*Tugas Kerja 1*
Tulis kembali bagian teks tentang alun-alun Bremen antara "Roland Bremen merupakan" dan "Perang Dunia II.", inklusif, dengan mengganti "merdeka" menjadi "berdaulat".
*Tugas Kerja 2*
Sebutkan semua nama kota, benua, dan alun-alun yang muncul dalam teks tentang alun-alun Bremen, sesuai urutan kemunculannya.

━━━ Teks Tampilan ━━━

Inilah jantung kota Bremen sejak lebih dari 1000 tahun lalu. Batu-batu mosaik sebagai lantai dan bangunan-bangunan cantik sekelilingnya membuat alun-alun Bremen diakui sebagai salah satu alun-alun terindah di Eropa. Dua warisan dunia UNESCO, yaitu Patung Roland dan Balai Kota, berada di area ini.
Roland Statue Bremen |
Patung ksatria yang berdiri dengan tegak di Markplatz ini disebut Roland. Sebenarnya Roland bukan hanya ada di Bremen, tetapi Roland Bremen menjadi sangat istimewa terutama bagi masyarakat Bremen.
Roland Bremen merupakan patung Roland tertua di Eropa dan menjadi pelindung serta lambang status otonomi Bremen. Legendanya mengatakan bahwa selama Roland masih berdiri dan memandang kota, Bremen akan tetap bebas dan merdeka. Karena itu rakyat Bremen tidak akan pernah membiarkannya jatuh, terutama ketika area ini dihujani bom di Perang Dunia II.

━━━ Data Terkumpul ━━━

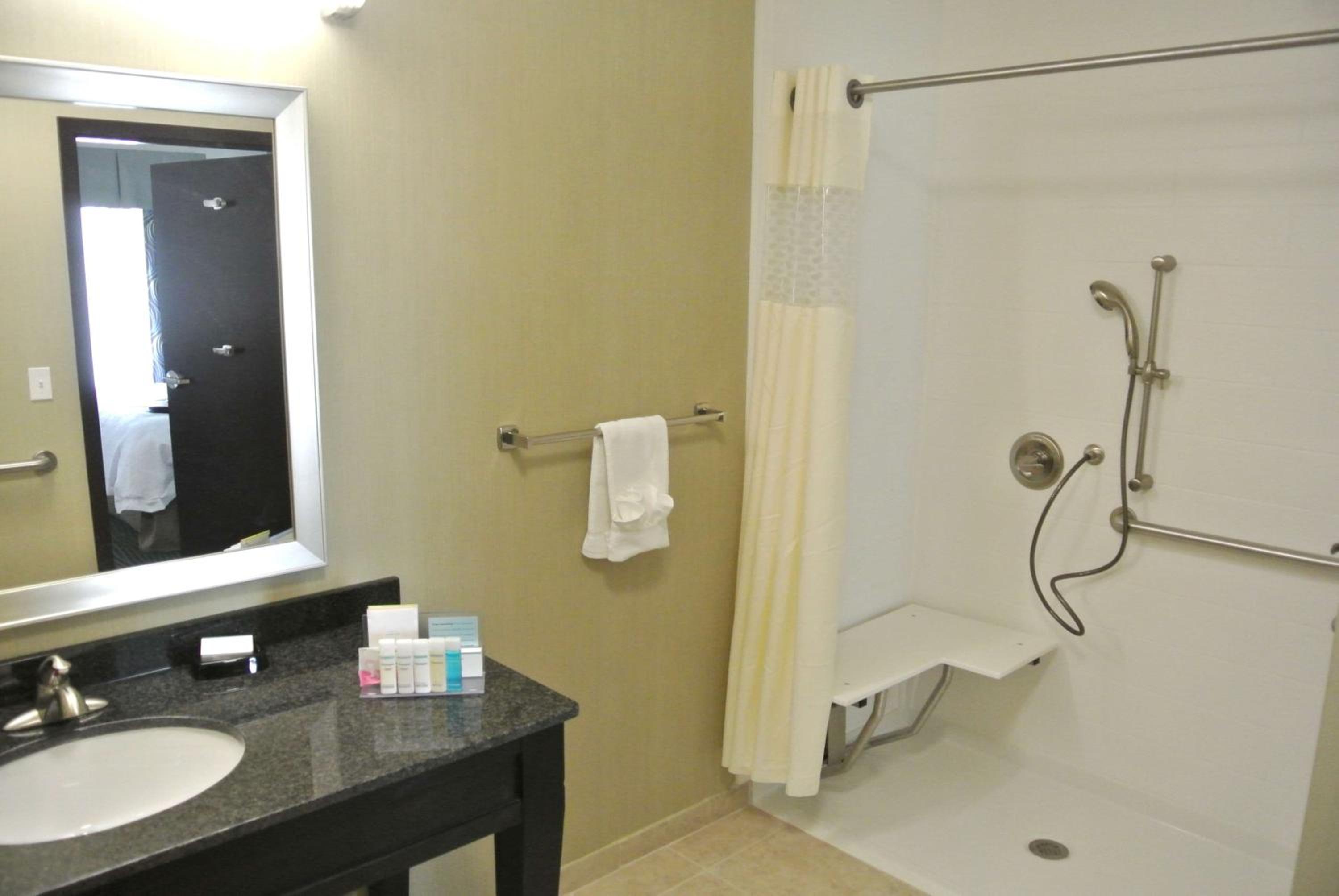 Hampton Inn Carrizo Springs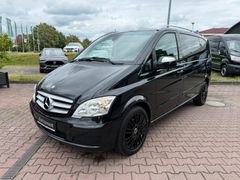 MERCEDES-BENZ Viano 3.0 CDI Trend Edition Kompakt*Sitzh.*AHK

━━━

*Hasil 1*
Roland Bremen merupakan patung Roland tertua di Eropa dan menjadi pelindung serta lambang status otonomi Bremen. Legendanya mengatakan bahwa selama Roland masih berdiri dan memandang kota, Bremen akan tetap bebas dan berdaulat. Karena itu rakyat Bremen tidak akan pernah membiarkannya jatuh, terutama ketika area ini dihujani bom di Perang Dunia II.

*Hasil 2*
Bremen, Eropa, Markplatz